Extract provided
Writer's Block Feature: Q&A with David Baker
“Forced Bloom” is about hands, about touch, physical contact. It blends several scenes into a kind of narrative braid. First, the woman in the poem has bad hands; they hurt her. My ex-wife, Ann, suffered a very painful long bout of crippling arthritis and carpel tunnel, which stemmed from (we found out after much testing) her stunted hand and wrist tendons. I mean, this was during her late 30s and 40s. In the poem the doctors try to assess a similar condition, and in the meantime the woman goes about her task of gardening, of making beautiful things. To force a bloom means to cut the branch, bring it inside, and nurture the cutting to see if it will bloom, even out of season. Ann is a master gardener, in fact, so I borrowed some things about her for the woman figure in this poem. It hurts her to work with the flowers but she does it. Why? For beauty, for habit, for nurturance, for custody of the growing things in the world? For pleasure?

Provided material
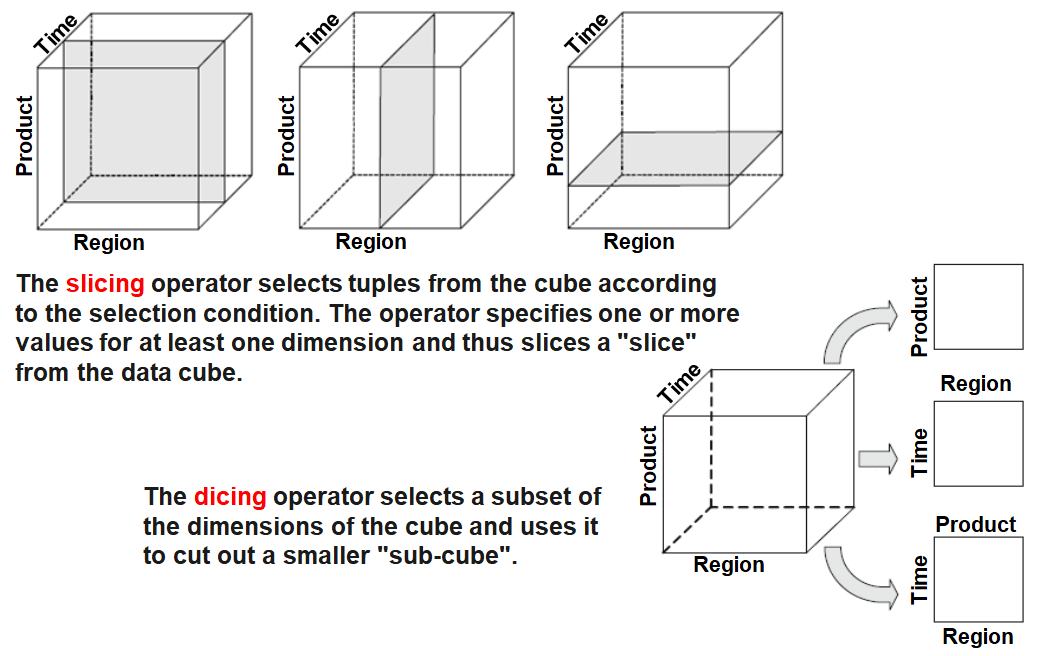 Time
Product
Region

Time
Product
Region

Time
Product
Region

The slicing operator selects tuples from the cube according to the selection condition. The operator specifies one or more values for at least one dimension and thus slices a "slice" from the data cube.

The dicing operator selects a subset of the dimensions of the cube and uses it to cut out a smaller "sub-cube".

Time
Product
Region

Product
Region

Time

Product
Time
Region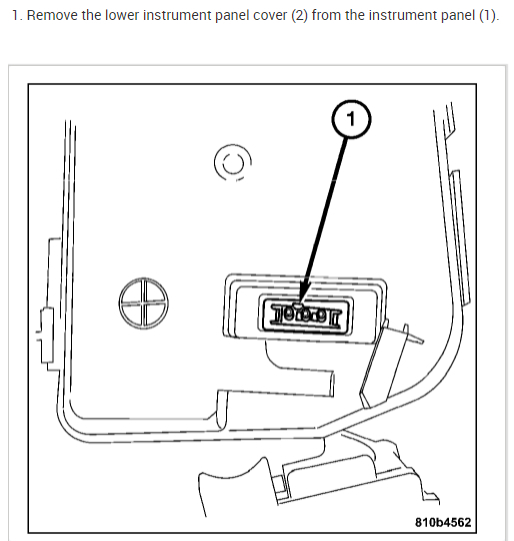 1. Remove the lower instrument panel cover (2) from the instrument panel (1).

1

810b4562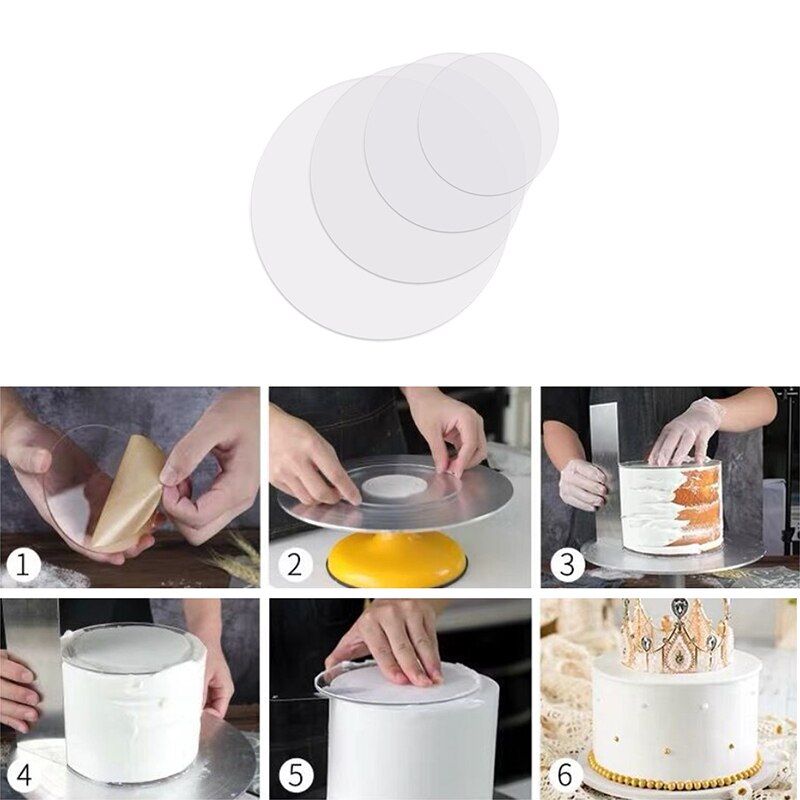 1

2

3

4

5

6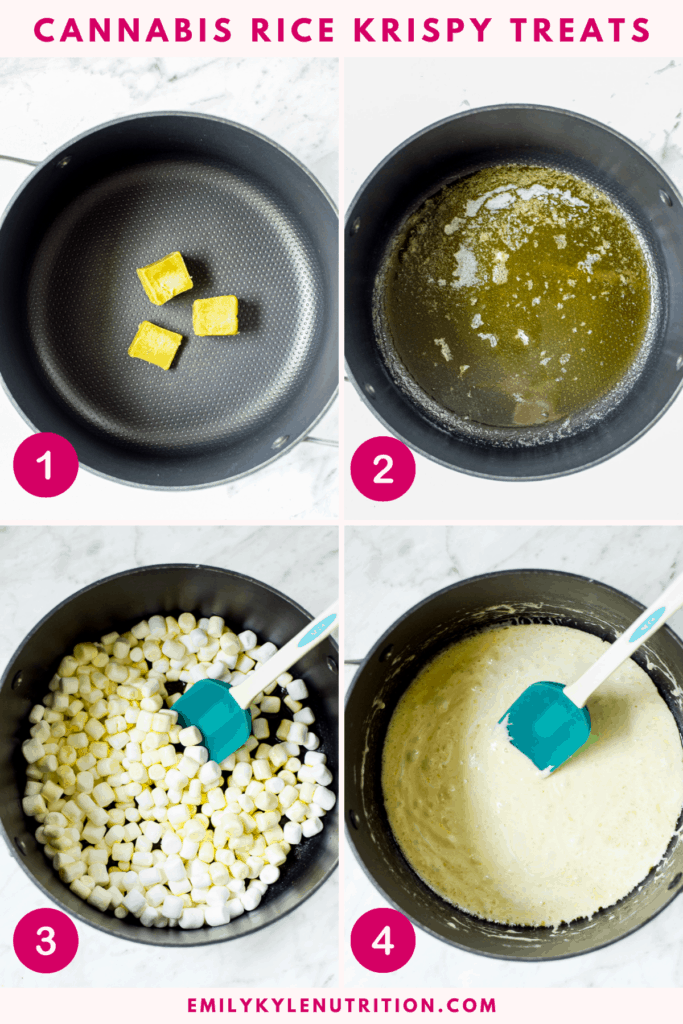 CANNABIS RICE KRISPY TREATS

1

2

3

4

EMILYKYLENUTRITION.COM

Check your understanding
[a] Answer these questions using the Q&A with David Baker:
(i) What did testing show was the source of Ann's hand pain?
(ii) What does it mean to force a bloom?
(iii) What kind of gardener is Ann said to be?
[b] Extend the Q&A with David Baker past its final sentence.
The records have no connection to the text.

Answers to the exercise
[a]
(i) Her stunted hand and wrist tendons.
(ii) Cutting the branch, bringing it inside, and nurturing the cutting to see if it will bloom, even out of season.
(iii) A master gardener.

[b]
There’s another shadow figure in the poem, the man inside the city doorway, pleasuring himself, too, as we say, with his hand. His rendering intends to convey both pain and pleasure, like the woman’s action with the forsythia. His act may be condolence, consolation, comfort, even the illusion of company. And the two lovers in the poem, likewise, touch each other and themselves, and as always, this touch—our touch—contains pain and pleasure.
Why am I drawn to natural imagery? I can’t answer that sufficiently in a small space. But some quick replies. Because nature is my home. Because I grew up outside, in the fields and woods and creek-sides of rural Missouri, and live now in rural Ohio. Because nature tends, to me, for all the complexities and multiplicities that word suggests, to equate with the beautiful, with joy or connection or recognition. It is where the primal part of myself is from, and lives in, and goes to. And finally because, while nature is our home, we are with staggering velocity destroying it—destroying it both out of sheer ignorance and willful greedy awareness. What we know of nature is already irreparably damaged or altered. Fortunately nature will—in some shape and condition—survive. We likely will not, certainly not for the duration of many, many species that lived and perished before us.
That poem in particular seems highly metaphorical. It speaks to the sacrifices all of us must make—as writers, but also as humans—in order to flourish. As you state, “Sometimes we are most ourselves when we are / least, or hurt, or lost, face over a face—.” Why fashion such an intricate metaphor?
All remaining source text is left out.